Hydrogen has many industrial uses. For example, there exists a continuing need for hydrogen to treat high sulfur content fuels. In addition hydrogen is also seen as a potential replacement for fossil fuels that would otherwise be used in powering motor vehicles.
Gasification is seen as an environmental friendly process that can be used to convert carbonaceous materials, such as coal, petroleum or biomass into a synthesis gas, namely, a gas that contains hydrogen and carbon monoxide. With respect to the generation of hydrogen, the gasification of coal is extremely attractive, given recent price increases for natural gas that is used in the generation of hydrogen through steam methane reforming.
The carbonaceous material is reacted at high temperatures with oxygen addition within a gasifier to produce the synthesis gas. For example, in one type of gasifier that is used in the gasification of coal, the coal is pulverized and fed into the gasifier. The pulverized coal is heated and volatiles are released creating a char. Volatile products and some of the char is reacted with oxygen to form carbon dioxide and carbon monoxide. The char also reacts with carbon dioxide and steam to produce the carbon monoxide and hydrogen. In addition, carbon monoxide and steam also react in a known water-gas shift reaction to produce carbon dioxide and additional hydrogen.
Gasifiers are integrated with processes that generate steam to power steam turbines, utilize the synthesis gas to power gas turbines and also, to generate hydrogen. For such purposes, the synthesis gas generated by the gasifier is processed in a synthesis gas processing system in which additional hydrogen is produced in shift converters in which the synthesis gas undergoes catalyzed water-gas shift reactions. Since a water-gas shift reaction is an exothermic process, the shifted streams are cooled by heat recovery steam generators that can produce export steam to power the steam turbines. The shifted stream that results from the stages of shift conversion are then passed through an acid gas removal unit in which any sulfur species and carbon dioxide are separated from the shifted stream. Typically this is a physical absorption process that is conducted within absorption columns. The resulting purified synthesis gas is then introduced into a pressure swing adsorption unit in which the hydrogen product is separated from the purified shifted stream. The resulting tail gas can be recompressed to be further processed in pressure swing adsorption units to produce additional hydrogen.
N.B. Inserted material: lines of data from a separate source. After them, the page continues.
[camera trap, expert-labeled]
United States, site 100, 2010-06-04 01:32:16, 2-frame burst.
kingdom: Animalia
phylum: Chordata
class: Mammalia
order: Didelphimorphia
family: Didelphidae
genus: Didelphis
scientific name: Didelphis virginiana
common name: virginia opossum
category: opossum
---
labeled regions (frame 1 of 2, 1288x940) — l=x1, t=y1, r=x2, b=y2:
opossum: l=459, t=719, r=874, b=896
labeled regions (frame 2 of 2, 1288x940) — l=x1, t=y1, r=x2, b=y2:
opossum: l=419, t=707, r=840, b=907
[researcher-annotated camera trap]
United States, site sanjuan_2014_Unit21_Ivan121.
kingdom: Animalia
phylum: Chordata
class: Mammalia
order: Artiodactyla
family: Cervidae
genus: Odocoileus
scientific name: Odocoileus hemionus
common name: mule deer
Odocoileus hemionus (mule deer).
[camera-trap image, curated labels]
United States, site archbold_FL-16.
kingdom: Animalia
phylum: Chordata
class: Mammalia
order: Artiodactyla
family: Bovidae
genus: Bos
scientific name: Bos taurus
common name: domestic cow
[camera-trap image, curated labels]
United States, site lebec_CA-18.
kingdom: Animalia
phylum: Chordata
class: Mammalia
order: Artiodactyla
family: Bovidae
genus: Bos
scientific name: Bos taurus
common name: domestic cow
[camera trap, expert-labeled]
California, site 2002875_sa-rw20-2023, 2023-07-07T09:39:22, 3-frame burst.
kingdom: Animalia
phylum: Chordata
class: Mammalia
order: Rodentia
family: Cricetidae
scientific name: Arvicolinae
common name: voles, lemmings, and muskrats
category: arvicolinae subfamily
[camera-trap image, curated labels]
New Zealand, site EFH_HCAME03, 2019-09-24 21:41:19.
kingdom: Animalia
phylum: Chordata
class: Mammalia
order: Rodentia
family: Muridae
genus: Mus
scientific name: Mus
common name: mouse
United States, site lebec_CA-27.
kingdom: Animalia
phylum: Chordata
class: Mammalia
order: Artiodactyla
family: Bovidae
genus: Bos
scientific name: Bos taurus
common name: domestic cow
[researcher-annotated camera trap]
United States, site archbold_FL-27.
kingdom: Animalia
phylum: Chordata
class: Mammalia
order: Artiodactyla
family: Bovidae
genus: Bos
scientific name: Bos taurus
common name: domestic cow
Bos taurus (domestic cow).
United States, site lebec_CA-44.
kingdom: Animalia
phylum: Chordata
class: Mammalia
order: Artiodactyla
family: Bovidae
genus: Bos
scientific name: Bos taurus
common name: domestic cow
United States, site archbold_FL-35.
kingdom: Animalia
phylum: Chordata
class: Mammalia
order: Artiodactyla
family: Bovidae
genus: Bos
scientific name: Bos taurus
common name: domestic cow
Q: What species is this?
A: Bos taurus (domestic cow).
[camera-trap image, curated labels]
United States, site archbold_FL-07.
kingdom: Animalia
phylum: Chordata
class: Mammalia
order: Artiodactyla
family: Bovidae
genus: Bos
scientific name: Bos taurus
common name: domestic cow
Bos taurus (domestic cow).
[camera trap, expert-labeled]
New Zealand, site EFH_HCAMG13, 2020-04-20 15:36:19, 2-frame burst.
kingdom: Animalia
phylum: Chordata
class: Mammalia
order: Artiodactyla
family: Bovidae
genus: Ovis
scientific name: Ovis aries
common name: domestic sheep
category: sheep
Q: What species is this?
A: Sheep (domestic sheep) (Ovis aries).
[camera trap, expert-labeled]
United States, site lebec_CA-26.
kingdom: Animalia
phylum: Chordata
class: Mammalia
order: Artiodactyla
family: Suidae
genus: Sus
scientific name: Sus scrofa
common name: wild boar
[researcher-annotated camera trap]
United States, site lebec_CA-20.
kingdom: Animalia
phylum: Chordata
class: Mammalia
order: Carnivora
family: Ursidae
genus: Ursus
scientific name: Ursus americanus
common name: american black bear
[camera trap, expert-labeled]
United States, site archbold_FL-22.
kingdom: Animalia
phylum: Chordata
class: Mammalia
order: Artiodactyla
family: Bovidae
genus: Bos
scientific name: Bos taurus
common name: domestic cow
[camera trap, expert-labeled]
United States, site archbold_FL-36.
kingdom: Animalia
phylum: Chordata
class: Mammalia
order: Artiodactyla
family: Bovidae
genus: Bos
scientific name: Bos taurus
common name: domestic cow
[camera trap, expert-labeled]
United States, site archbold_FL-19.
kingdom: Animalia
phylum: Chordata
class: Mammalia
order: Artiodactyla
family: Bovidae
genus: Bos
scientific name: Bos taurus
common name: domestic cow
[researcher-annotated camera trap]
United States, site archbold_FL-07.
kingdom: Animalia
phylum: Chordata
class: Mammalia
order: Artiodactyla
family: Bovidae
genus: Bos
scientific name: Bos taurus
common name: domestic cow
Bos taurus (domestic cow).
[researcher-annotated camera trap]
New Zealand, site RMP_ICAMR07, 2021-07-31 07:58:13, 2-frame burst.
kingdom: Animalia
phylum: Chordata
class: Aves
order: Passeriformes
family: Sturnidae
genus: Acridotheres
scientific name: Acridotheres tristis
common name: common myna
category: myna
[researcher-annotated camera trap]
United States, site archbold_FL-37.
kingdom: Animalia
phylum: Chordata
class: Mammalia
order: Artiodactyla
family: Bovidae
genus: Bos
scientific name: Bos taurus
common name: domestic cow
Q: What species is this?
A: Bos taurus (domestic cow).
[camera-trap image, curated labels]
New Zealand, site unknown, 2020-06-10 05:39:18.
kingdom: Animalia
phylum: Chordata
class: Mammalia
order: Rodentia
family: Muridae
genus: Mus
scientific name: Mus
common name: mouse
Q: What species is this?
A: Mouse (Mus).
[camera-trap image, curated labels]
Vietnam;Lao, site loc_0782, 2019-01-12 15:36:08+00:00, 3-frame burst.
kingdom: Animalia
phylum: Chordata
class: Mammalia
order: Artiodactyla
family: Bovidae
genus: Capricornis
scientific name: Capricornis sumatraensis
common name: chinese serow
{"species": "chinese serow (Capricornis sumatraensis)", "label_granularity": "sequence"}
Although for all the reasons given above, gasification and combined cycles as described above that utilize gasification are attractive processes, gasification and associated combined cycles are only beginning to be employed and have not found widespread use. The principal reason for this is that gasifiers are new and very expensive facilities that are believed to be only about 85 percent reliable with respect to the supply of hydrogen. Customer required reliability for hydrogen supply is typically above about 98 percent. In addition, gasification facilities take a long time to construct. For all of these reasons, gasification has not replaced the more traditional method of generating hydrogen, namely, steam methane reforming.
As known in the art, in steam methane reforming, natural gas and/or a refinery off-gas is introduced into a hydrotreater to hydrolyze the sulfur species to hydrogen sulfide. Hydrogen sulfide is then removed in a bed that contains zinc oxide or other material that has sulfur removal capability. Steam is added to the resultant purified natural gas and reactant mixture is introduced into reformer tubes located within a furnace as part of a steam methane reformer. The steam methane reformer is tired by burners that burn part of the natural gas and some tail gas produced by the separation of hydrogen. The combustion is supported by air. The flue gases are used in a convective section of the steam methane reformer to produce the required steam. Steam is also produced When the reformed stream leaving the reformer tubes are cooled. Excess steam is exported. The resultant reformed stream is then shifted in a shill conversion unit to produce additional hydrogen and the hydrogen product is separated from the shifted stream in a pressure swing adsorption unit.
As will be discussed, among other advantages, the present invention provides a method of producing hydrogen from a synthesis gas stream generated by a gasifier in a manner that allows for a greater reliability in the supply of hydrogen and therefore, a lower financial risk in constructing the gasification facility by integrating a steam methane reforming system into the gasification facility.